An insurer may refuse to quote you if your BMI is above a certain level - particularly if you have any other medical issues. Aviva, New Ireland and Zurich typically won't offer life cover to an individual with a BMI of more than 45. Friends First could turn you down for cover - or load your premium heavily - if you have a BMI of more than 40. Irish Life typically loads a life insurance premium if a BMI is between 32 and the early forties.

4. Stop problem drinking

Should you have a history of alcohol abuse, dependence or alcoholism, you will struggle to get life insurance. Even if you had an alcohol problem but no longer drink, you usually won't be covered until you've been off alcohol for at least a year - and your premium will also be heavily loaded for some time. With serious illness insurance, you may need to be off alcohol for three years before you're covered.

When you apply for life, mortgage protection or serious illness insurance, you will typically be asked how many units of alcohol you drink a week - and if you have been advised by your doctor to drink less alcohol.

The World Health Organisation (WHO) guidelines say that women should drink no more than 14 units of alcohol a week, while men should not drink more than 21 units a week. Should you drink much more than that, you could struggle to get life insurance.

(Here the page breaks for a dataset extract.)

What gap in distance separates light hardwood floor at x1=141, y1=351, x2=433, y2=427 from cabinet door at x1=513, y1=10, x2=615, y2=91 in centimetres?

"Consumption at or above twice these [WHO guideline] levels would be very unsafe," said a spokeswoman for Irish Life. "For the purpose of life insurance, we would look at the level of alcohol consumption and if any medical damage arose - or intervention was needed - as a result of excessive alcohol consumption."

Current Irish advice is that men should not drink more than 17 standard drinks a week, while women should not drink more than 11. It is worth finding out if your level of alcohol intake is dangerous for your health - because if it is, your drinking will be bad for your pocket too.